Almost every breast-fed baby causes concern during its first few months of existence on account of “constipation” – that is, infrequent bowel motions. The absence of residue in its diet and the frequency of slight underfeeding lead the child to empty its bowel at widely spaced intervals.
When I am told that a healthy breast-fed baby is “constipated” I ask whether the motion is hard or normal. If it is hard I know that Purgative have already been given. If it is normal I explain to the mother that the baby is not constipated, and warn her against any interference with the natural bowel function such as is certain to be urged by her friends. I have many records now of babies who have for a time, often extending up to weaning, had their bowels moved even at such infrequent intervals as a week, and not one has ever had constipation or subsequently developed it.

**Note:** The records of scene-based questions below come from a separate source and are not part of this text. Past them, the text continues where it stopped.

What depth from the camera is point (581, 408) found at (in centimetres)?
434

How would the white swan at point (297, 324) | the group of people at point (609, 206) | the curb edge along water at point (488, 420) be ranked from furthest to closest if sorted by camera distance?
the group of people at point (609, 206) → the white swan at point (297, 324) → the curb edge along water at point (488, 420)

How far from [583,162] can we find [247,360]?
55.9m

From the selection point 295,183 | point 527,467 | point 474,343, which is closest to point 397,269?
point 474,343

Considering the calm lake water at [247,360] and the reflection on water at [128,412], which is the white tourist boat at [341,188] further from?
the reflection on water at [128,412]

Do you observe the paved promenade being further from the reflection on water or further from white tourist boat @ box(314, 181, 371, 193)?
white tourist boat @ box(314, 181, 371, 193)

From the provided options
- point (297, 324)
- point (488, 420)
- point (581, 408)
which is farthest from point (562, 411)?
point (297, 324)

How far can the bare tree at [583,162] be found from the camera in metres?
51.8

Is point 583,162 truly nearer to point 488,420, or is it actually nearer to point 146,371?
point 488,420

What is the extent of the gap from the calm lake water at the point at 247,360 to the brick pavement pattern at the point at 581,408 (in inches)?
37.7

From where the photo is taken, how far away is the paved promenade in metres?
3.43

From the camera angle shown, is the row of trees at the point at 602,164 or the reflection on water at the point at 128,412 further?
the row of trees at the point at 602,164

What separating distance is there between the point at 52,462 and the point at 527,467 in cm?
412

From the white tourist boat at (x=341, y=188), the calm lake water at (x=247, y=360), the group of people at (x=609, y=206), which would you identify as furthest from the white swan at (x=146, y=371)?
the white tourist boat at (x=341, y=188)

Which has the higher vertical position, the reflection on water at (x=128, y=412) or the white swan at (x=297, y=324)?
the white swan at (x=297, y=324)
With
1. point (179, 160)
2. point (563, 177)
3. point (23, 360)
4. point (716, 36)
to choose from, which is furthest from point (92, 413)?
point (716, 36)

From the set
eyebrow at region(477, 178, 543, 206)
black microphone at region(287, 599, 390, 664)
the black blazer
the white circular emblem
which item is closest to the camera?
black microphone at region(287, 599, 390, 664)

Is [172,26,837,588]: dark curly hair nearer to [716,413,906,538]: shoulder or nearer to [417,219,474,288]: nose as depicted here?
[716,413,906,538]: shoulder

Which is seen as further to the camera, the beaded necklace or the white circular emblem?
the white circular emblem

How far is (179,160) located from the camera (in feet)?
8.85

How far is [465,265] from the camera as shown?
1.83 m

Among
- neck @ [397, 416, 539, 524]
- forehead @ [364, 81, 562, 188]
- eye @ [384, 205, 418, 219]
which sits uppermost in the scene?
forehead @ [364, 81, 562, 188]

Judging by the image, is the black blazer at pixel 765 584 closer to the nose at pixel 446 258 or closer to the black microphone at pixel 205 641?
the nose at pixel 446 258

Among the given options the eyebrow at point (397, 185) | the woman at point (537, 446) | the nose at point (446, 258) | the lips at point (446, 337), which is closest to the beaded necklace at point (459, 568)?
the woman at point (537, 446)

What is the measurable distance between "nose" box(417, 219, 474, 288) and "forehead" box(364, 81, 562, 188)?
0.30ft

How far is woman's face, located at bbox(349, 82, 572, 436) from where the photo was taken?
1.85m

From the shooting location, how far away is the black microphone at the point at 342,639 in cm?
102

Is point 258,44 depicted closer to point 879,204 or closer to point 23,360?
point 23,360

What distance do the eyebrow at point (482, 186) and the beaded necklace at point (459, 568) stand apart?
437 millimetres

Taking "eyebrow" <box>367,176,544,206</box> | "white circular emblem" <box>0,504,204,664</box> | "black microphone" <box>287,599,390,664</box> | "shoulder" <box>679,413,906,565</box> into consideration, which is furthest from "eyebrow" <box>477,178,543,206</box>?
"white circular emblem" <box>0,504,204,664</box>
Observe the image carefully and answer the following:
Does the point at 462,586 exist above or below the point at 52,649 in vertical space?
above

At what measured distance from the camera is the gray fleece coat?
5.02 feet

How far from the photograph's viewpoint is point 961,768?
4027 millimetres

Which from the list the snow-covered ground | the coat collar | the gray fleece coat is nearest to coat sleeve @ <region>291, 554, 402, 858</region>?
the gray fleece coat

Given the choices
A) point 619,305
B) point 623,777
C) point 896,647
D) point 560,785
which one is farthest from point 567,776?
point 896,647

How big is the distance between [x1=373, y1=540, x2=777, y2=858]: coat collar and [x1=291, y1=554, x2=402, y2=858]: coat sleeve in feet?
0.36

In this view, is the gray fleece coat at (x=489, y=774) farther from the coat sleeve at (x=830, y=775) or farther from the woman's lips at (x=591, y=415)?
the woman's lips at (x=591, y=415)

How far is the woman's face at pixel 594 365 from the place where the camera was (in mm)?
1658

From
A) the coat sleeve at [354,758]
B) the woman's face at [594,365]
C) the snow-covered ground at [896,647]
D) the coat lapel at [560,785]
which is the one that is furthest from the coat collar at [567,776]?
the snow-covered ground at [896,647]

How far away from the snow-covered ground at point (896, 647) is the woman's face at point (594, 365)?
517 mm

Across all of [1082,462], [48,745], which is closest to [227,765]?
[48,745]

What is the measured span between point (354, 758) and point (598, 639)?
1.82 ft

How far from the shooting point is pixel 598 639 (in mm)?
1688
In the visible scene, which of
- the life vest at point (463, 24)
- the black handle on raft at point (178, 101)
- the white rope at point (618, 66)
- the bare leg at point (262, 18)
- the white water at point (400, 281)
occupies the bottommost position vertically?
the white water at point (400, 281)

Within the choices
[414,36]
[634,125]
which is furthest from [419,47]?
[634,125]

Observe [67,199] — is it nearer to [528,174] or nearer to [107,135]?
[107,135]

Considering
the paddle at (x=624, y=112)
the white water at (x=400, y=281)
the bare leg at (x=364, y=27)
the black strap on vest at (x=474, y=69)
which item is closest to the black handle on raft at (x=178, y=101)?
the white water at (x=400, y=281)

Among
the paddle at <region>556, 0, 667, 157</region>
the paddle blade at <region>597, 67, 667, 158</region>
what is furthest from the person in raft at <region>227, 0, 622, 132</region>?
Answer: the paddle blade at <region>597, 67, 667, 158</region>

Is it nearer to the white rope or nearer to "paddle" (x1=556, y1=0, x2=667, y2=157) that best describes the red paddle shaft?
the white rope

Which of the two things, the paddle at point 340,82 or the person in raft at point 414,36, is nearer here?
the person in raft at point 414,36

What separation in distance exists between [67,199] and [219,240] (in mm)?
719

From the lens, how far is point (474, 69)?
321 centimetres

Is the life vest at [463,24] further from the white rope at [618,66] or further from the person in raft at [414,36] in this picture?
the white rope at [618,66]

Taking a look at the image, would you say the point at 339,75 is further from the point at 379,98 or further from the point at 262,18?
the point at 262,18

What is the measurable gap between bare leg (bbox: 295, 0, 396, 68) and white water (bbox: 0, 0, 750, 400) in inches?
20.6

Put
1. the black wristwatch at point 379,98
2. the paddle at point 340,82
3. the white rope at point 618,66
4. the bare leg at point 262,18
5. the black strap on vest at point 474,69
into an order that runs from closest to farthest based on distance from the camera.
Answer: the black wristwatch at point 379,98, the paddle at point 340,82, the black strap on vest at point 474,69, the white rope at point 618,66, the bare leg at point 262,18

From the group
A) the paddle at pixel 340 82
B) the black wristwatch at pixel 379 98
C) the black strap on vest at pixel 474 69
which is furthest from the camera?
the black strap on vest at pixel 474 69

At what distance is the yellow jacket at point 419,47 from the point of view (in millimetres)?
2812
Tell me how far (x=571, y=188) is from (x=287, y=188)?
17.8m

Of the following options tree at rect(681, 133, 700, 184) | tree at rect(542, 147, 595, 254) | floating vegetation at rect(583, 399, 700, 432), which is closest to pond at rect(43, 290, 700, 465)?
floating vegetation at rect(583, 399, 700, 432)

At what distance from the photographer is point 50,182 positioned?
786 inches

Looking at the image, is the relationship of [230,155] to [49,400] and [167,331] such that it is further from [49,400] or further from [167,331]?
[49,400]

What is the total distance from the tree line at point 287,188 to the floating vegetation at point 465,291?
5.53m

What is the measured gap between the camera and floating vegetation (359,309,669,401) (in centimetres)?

Many of these children have never had a purgative in their lives, and the maternal pride when weaning brings three motions a day is gratifying if amusing. Often the crying of a slightly underfed baby us attributed to the infrequency of the bowel evacuation; purgation follows, and depletes it still further. In an effort to retain its fluids the body extracts more water from the intestine, and true constipation result, and is followed by further purgation.
The old practice of giving babies castor oil even on such flimsy pretexts as to get rid of the meconium is dying out, but, indeed, almost any excuse to give a purgative is seized, and life-long addiction may result.
The healthy breast-fed baby whose bowels move once a week needs an occasional drink of water and nothing more.